## Compito assegnato A
Secondo l'articolo sulle elezioni, quanti anni dura il nuovo mandato ottenuto da Rakhmon?
## Compito assegnato B
Trascrivi dall'articolo sulle elezioni il passo che comincia con "Paese montagnoso ai" e termina con "controllo i radicali.".

## Testo di partenza
★ ★ ★
Non ci sono state sorprese. La Commissione elettorale ha comunicato che a spoglio quasi ultimato il presidente uscente Emomali Rakhmon ha ottenuto l’83% delle preferenze, mentre gli altri 5 candidati non hanno superato il 5%. Come da tradizione l’affluenza alle urne è stata altissima e si è attestata oltre l’86% degli aventi diritto.

 Al potere dal ’92, Rakhmon ottiene così un nuovo mandato di 7 anni. Mai, nella sua storia post sovietica, in Tagikistan si è tenuto un ballottaggio. 500 circa sono stati gli osservatori internazionali presenti che hanno giudicato non positivamente le elezioni per “mancanza di una vera scelta”.

 L’unica candidata con qualche possibilità non è stata ammessa alle consultazioni.

 Paese montagnoso ai confini con l’Afghanistan, il Tagikistan è un passaggio obbligato per la droga verso i mercati ex sovietici. Le infiltrazioni estremistiche da sud sono state numerose in passato (un centinaio di tagichi combattono oggi in Siria con l’opposizione) ed il potere tiene sotto controllo i radicali.

 L’economia locale si sorregge sulle copiose rimesse degli emigranti andati a cercar fortuna all’estero, principalmente in Russia, che mantiene sul confine afghano un’importante base militare.

 A dieci anni dalla “Rivoluzione delle rose” la Georgia volta pagina: finisce l’era Saakashvili. Il Paese caucasico diventa contemporaneamente una repubblica parlamentare per l’entrata in vigore della riforma costituzionale del 2010. Geopresident

 23 erano i candidati in lizza, ma di questi soltanto tre avevano vere chance. Ossia il filosofo 44enne Georgy Margvelashvili  (rappresentante della coalizione Sogno georgiano ora al potere), l’ex speaker del Parlamento Nino Burjanadze (la “dama di ferro” della Rivoluzione delle rose del 2003 poi avversaria del capo di Stato uscente), il 41enne diplomatico David Bakradze (membro del Movimento Unito Nazionale di Saakashvili).

 Ha vinto Margvelashvili con oltre il 62% delle preferenze, secondo è arrivato Bakradze con il 21, quindi la Burjanadze con un po’ più del 9% dei voti.

 In campagna elettorale tutti i principali candidati avevano ribadito il corso di integrazione europea e nelle strutture dell’Alleanza atlantica intrapreso dal Paese caucasico, che, nell’agosto 2008, ha combattuto una disastrosa guerra contro la Russia in Ossezia meridionale.

 “Maggioranza ed opposizione – ha sottolineato Margvelashvili – sono d’accordo sulla direzione fondamentale del nostro sviluppo e sugli obiettivi della nostra politica esterna nazionale”.

 Il che potrebbe significare la firma del Patto di Associazione con l’Unione europea già il prossimo 28 novembre a Vilnius.

 La Burjanadze è stata l’unica a mostrarsi più dubbiosa sull’integrazione nella Nato. “Fino a che vi saranno truppe russe sul nostro territorio – ha evidenziato l’ex speaker del Parlamento – ci sono poche possibilità di aderire all’Alleanza. Non ci sono stati passi politici effettivi per negoziare con Mosca”.
★ ★ ★
## Dati archiviati

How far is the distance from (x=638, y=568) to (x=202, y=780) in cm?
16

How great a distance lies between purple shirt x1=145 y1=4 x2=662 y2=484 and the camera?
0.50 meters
★ ★ ★
## Risposta A
Sette anni.

## Risposta B
Paese montagnoso ai confini con l’Afghanistan, il Tagikistan è un passaggio obbligato per la droga verso i mercati ex sovietici. Le infiltrazioni estremistiche da sud sono state numerose in passato (un centinaio di tagichi combattono oggi in Siria con l’opposizione) ed il potere tiene sotto controllo i radicali.